## Written task
Rewrite the listing below, changing every occurrence of "yellow trouser leg" to "yellow pant leg" and leaving everything else as it stands.

— Start Supplied records —

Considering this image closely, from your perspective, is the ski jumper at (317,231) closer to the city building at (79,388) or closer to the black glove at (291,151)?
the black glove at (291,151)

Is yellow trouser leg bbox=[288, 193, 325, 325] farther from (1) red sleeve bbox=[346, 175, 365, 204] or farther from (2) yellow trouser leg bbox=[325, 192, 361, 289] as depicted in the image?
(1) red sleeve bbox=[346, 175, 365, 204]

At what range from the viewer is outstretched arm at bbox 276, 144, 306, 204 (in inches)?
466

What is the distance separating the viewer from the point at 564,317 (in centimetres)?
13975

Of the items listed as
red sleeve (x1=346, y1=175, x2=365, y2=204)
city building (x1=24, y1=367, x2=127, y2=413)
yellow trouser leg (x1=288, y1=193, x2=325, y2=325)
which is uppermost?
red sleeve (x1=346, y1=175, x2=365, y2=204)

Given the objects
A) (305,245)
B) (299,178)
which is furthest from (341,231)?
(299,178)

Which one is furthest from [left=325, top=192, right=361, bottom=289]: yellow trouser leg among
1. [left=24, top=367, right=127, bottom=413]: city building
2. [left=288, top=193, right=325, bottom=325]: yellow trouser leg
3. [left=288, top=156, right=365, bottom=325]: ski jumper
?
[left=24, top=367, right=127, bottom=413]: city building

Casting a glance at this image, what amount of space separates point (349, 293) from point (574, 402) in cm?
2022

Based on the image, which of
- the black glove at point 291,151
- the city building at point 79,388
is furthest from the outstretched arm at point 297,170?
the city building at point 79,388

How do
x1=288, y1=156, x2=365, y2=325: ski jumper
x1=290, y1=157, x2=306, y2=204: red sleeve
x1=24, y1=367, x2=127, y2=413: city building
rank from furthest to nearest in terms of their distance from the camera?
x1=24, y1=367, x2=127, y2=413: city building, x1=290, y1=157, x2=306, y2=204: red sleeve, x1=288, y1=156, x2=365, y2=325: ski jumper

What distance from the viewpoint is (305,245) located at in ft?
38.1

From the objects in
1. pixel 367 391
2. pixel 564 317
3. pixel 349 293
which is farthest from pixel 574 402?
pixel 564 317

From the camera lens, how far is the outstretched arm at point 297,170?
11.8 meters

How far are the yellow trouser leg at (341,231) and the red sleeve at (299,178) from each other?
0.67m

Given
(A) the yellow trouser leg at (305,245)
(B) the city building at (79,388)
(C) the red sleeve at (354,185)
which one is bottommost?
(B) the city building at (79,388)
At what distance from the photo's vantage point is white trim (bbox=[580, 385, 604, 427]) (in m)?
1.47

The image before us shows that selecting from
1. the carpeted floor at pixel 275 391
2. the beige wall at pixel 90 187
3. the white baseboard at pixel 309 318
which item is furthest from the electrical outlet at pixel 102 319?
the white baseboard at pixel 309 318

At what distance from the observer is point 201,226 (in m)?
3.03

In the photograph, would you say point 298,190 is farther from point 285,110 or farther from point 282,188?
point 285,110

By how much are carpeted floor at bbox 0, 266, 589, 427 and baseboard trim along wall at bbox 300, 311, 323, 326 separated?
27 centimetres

— End Supplied records —

## Final result
Considering this image closely, from your perspective, is the ski jumper at (317,231) closer to the city building at (79,388) or closer to the black glove at (291,151)?
the black glove at (291,151)

Is yellow pant leg bbox=[288, 193, 325, 325] farther from (1) red sleeve bbox=[346, 175, 365, 204] or farther from (2) yellow pant leg bbox=[325, 192, 361, 289] as depicted in the image?
(1) red sleeve bbox=[346, 175, 365, 204]

At what range from the viewer is outstretched arm at bbox 276, 144, 306, 204 (in inches)?
466

What is the distance separating the viewer from the point at 564,317 (in centimetres)?
13975

Of the items listed as
red sleeve (x1=346, y1=175, x2=365, y2=204)
city building (x1=24, y1=367, x2=127, y2=413)
yellow pant leg (x1=288, y1=193, x2=325, y2=325)
which is uppermost?
red sleeve (x1=346, y1=175, x2=365, y2=204)

Given the objects
A) (305,245)
B) (299,178)
which is furthest from (341,231)?
(299,178)

Which one is furthest from [left=325, top=192, right=361, bottom=289]: yellow pant leg among
1. [left=24, top=367, right=127, bottom=413]: city building
2. [left=288, top=193, right=325, bottom=325]: yellow pant leg
3. [left=288, top=156, right=365, bottom=325]: ski jumper
?
[left=24, top=367, right=127, bottom=413]: city building

Casting a glance at this image, what amount of space separates point (349, 293) from point (574, 402) in cm?
2022

Based on the image, which of
- the black glove at point 291,151
- the city building at point 79,388
is furthest from the outstretched arm at point 297,170?
the city building at point 79,388

How do
x1=288, y1=156, x2=365, y2=325: ski jumper
x1=290, y1=157, x2=306, y2=204: red sleeve
x1=24, y1=367, x2=127, y2=413: city building
rank from furthest to nearest in terms of their distance from the camera?
x1=24, y1=367, x2=127, y2=413: city building, x1=290, y1=157, x2=306, y2=204: red sleeve, x1=288, y1=156, x2=365, y2=325: ski jumper

What distance from the viewpoint is (305,245) located at in ft?
38.1

From the objects in
1. pixel 367 391
2. pixel 564 317
3. pixel 349 293
which is farthest from pixel 574 402?
pixel 564 317

From the camera lens, how far is the outstretched arm at point 297,170?
11.8 meters

How far are the yellow pant leg at (341,231) and the red sleeve at (299,178) from each other?
0.67m

Given
(A) the yellow pant leg at (305,245)
(B) the city building at (79,388)
(C) the red sleeve at (354,185)
which one is bottommost?
(B) the city building at (79,388)
At what distance from the photo's vantage point is white trim (bbox=[580, 385, 604, 427]) (in m)?
1.47

The image before us shows that selecting from
1. the carpeted floor at pixel 275 391
2. the beige wall at pixel 90 187
3. the white baseboard at pixel 309 318
which item is furthest from the electrical outlet at pixel 102 319?
the white baseboard at pixel 309 318

At what distance from the observer is point 201,226 (in m)?
3.03

In the photograph, would you say point 298,190 is farther from point 285,110 or farther from point 282,188?
point 285,110

By how much are carpeted floor at bbox 0, 266, 589, 427 and baseboard trim along wall at bbox 300, 311, 323, 326 separated?
27 centimetres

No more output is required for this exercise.